Le conflit n’est pas sans risques géopolitiques.
Comme dans le cas de la Russie/Ukraine et d’Israël/Palestine, les États africains pourraient être contraints de prendre parti entre les États-Unis et l’axe impliqué dans la crise, lié à l’Iran. L’Égypte, sans doute la plus touchée par les attaques des Houthis, pourrait subir des pressions pour aider diplomatiquement les États-Unis et le Royaume-Uni.
L’implication présumée de l’Iran dans le conflit place également les États membres des BRICS dans une énigme, en particulier ceux qui souhaitent conserver une certaine dextérité diplomatique, comme l’Afrique du Sud.

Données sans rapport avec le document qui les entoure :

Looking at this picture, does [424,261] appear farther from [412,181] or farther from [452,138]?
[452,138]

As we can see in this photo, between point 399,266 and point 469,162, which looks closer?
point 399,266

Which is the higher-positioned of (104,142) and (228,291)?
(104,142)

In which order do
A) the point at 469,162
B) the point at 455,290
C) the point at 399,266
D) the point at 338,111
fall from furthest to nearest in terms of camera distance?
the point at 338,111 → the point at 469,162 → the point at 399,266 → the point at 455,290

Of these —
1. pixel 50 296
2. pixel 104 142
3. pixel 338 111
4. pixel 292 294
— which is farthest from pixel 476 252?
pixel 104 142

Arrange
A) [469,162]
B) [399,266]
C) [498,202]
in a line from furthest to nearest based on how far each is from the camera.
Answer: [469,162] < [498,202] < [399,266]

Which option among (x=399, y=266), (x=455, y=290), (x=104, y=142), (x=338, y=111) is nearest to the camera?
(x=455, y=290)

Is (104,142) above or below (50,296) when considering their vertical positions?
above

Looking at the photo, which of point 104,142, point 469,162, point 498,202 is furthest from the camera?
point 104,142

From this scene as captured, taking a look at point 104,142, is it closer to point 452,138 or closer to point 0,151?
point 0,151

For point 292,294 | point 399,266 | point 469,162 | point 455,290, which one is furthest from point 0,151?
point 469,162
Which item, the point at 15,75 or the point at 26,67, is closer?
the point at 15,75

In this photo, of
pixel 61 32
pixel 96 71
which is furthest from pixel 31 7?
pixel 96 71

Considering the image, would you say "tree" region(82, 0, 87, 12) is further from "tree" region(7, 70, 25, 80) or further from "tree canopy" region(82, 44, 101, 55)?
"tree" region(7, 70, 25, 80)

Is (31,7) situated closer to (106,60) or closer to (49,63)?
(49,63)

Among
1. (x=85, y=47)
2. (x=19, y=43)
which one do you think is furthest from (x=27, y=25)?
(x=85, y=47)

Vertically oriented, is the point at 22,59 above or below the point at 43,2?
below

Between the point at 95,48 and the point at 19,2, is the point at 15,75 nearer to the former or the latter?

La volatilité de la mer Rouge semble également avoir ressuscité le spectre de la piraterie maritime , avec une multiplication des incidents depuis fin décembre. Avec des navires obligés de changer de cap et des ressources militaires orientées vers la lutte contre les Houthis, un vide pourrait apparaître que les pirates pourraient exploiter.
Comme pour toute crise, il y aura des gagnants et des perdants.
Parmi les bénéficiaires figurent Maurice, Madagascar et, dans une certaine mesure, la Namibie. Tous trois sont situés à des carrefours stratégiques le long de la route maritime entre l’Asie et l’Europe, ce qui en fait des stations-service idéales.
L’Afrique du Sud en bénéficierait sans doute le plus, compte tenu de sa situation géographique et de ses infrastructures portuaires et logistiques sophistiquées. Toutefois, des bénéfices potentiels ont été perdus en raison des défaillances de Transnet .
Les pays situés le long de la côte de l’océan Indien, comme le Kenya, la Tanzanie et l’Angola, sont mieux dotés que Maurice, Madagascar et la Namibie, mais ils se trouvent en dehors des voies de navigation traditionnelles autour du Cap. Le Mozambique est sans doute mieux placé, mais le changement dans le commerce mondial intervient alors que le pays entame la rénovation de ses ports .
La crise de la mer Rouge est le dernier parmi une myriade d’obstacles auxquels les États africains doivent faire face. Les risques associés au conflit sont nombreux, compte tenu notamment de la position économique vulnérable du continent et de l’incertitude entourant la période électorale.
Article source : Impact of Red Sea crisis on Africa – red flag or red herring?